Passage provided:
"""

GSE306816 (Zhang et al. dpSTR MPRA)

This example runs the assignment and experiment workflows on data from the preprint by Zhang et al. Systematic Evaluation of the Impact of Promoter Proximal Short Tandem Repeats on Expression. bioRxiv (2025).. The data were published in GEO:GSE306816.

The authors used a custom processing pipeline, available on GitHub, but here we run the analysis in MPRAsnakeflow. We only use their deep perturbation STR data (dpSTR). They also generated two additional MPRA datasets, h1STR and h2STR.

"""

Work to be completed: Continue the page on running the Zhang et al. dpSTR MPRA data through MPRAsnakeflow, starting after its last sentence.

Records provided:
"""

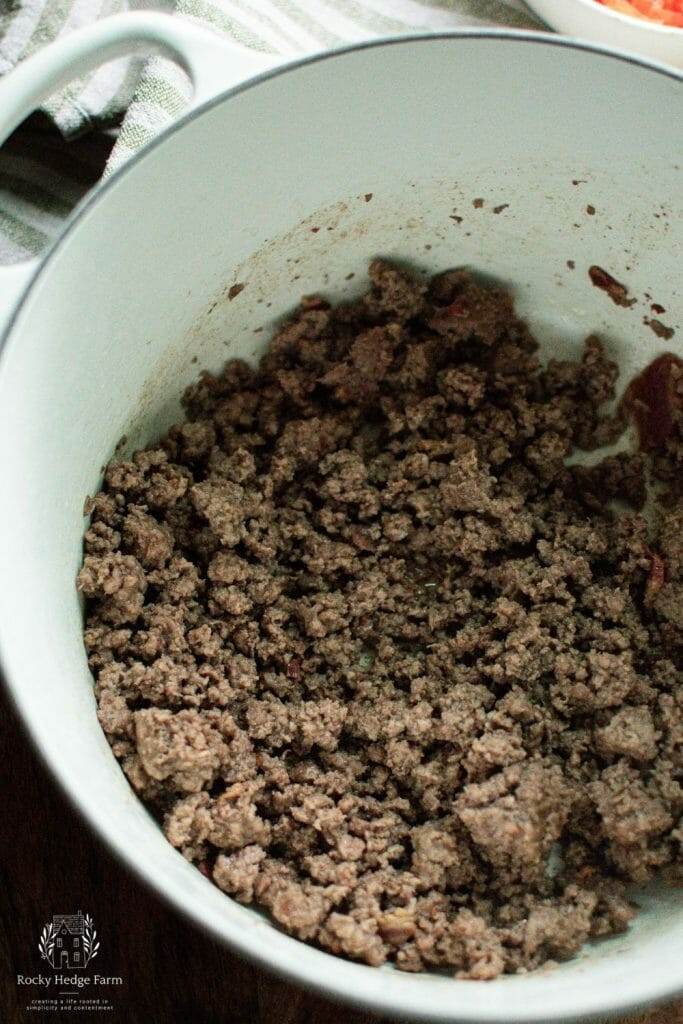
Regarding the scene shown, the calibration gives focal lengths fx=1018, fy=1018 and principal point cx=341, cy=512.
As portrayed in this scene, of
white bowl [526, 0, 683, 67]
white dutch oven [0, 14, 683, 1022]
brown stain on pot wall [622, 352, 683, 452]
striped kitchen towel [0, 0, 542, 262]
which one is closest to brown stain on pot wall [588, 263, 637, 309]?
white dutch oven [0, 14, 683, 1022]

"""

Answer area:
Note

This work measures perturbations of short tandem repeats, which are difficult to sequence because of homopolymer stretches and repeats. Zhang et al. used a specific stutter-correction method during assignment. That method is highly specific to their data and cannot be generalized. Even without stutter correction, we obtain assignment results comparable to those reported in their manuscript. The counting/experiment workflow is very similar, and we can also use their published assignment files.

Prerequisites

This example depends on the following data and software:

Installation of MPRAsnakeflow

Please install conda, set up the MPRAsnakeflow environment, and clone the current MPRAsnakeflow master branch. You can find more help under Installation.

In addition, install sra-toolkit to download the data from GEO (for example via conda):

conda install -c bioconda sra-tools

Design file

We need the design file and must modify it by trimming non-sequenced sequence parts and deduplicating the oligos used for assignment.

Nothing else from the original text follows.